Every line of the material must come back exactly as given.

★ ★ ★ ★ ★

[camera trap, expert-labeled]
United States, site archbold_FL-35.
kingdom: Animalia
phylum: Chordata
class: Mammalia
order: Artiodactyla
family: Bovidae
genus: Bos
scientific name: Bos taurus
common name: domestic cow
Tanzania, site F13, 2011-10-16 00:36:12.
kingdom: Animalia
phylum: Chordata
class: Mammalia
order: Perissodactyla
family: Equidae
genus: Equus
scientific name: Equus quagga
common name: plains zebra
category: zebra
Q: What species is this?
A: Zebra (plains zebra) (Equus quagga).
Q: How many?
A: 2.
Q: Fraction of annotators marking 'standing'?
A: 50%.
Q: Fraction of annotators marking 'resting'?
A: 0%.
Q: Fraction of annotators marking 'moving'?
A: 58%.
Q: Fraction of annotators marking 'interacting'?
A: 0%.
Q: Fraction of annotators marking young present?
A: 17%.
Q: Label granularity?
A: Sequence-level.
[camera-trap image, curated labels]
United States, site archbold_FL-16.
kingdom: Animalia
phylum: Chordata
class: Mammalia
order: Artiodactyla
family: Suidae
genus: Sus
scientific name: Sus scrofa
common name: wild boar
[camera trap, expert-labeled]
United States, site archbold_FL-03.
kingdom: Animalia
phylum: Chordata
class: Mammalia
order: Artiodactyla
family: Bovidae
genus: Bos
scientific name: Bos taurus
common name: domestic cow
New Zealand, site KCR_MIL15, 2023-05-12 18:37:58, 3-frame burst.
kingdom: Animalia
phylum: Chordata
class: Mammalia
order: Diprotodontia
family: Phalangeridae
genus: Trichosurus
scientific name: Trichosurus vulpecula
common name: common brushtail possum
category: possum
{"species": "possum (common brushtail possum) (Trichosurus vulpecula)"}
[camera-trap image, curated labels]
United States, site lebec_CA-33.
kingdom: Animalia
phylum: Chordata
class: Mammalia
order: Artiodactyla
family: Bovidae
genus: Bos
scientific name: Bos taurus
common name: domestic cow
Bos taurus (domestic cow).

★ ★ ★ ★ ★

- **Output below**:
[camera trap, expert-labeled]
United States, site archbold_FL-35.
kingdom: Animalia
phylum: Chordata
class: Mammalia
order: Artiodactyla
family: Bovidae
genus: Bos
scientific name: Bos taurus
common name: domestic cow
Tanzania, site F13, 2011-10-16 00:36:12.
kingdom: Animalia
phylum: Chordata
class: Mammalia
order: Perissodactyla
family: Equidae
genus: Equus
scientific name: Equus quagga
common name: plains zebra
category: zebra
Q: What species is this?
A: Zebra (plains zebra) (Equus quagga).
Q: How many?
A: 2.
Q: Fraction of annotators marking 'standing'?
A: 50%.
Q: Fraction of annotators marking 'resting'?
A: 0%.
Q: Fraction of annotators marking 'moving'?
A: 58%.
Q: Fraction of annotators marking 'interacting'?
A: 0%.
Q: Fraction of annotators marking young present?
A: 17%.
Q: Label granularity?
A: Sequence-level.
[camera-trap image, curated labels]
United States, site archbold_FL-16.
kingdom: Animalia
phylum: Chordata
class: Mammalia
order: Artiodactyla
family: Suidae
genus: Sus
scientific name: Sus scrofa
common name: wild boar
[camera trap, expert-labeled]
United States, site archbold_FL-03.
kingdom: Animalia
phylum: Chordata
class: Mammalia
order: Artiodactyla
family: Bovidae
genus: Bos
scientific name: Bos taurus
common name: domestic cow
New Zealand, site KCR_MIL15, 2023-05-12 18:37:58, 3-frame burst.
kingdom: Animalia
phylum: Chordata
class: Mammalia
order: Diprotodontia
family: Phalangeridae
genus: Trichosurus
scientific name: Trichosurus vulpecula
common name: common brushtail possum
category: possum
{"species": "possum (common brushtail possum) (Trichosurus vulpecula)"}
[camera-trap image, curated labels]
United States, site lebec_CA-33.
kingdom: Animalia
phylum: Chordata
class: Mammalia
order: Artiodactyla
family: Bovidae
genus: Bos
scientific name: Bos taurus
common name: domestic cow
Bos taurus (domestic cow).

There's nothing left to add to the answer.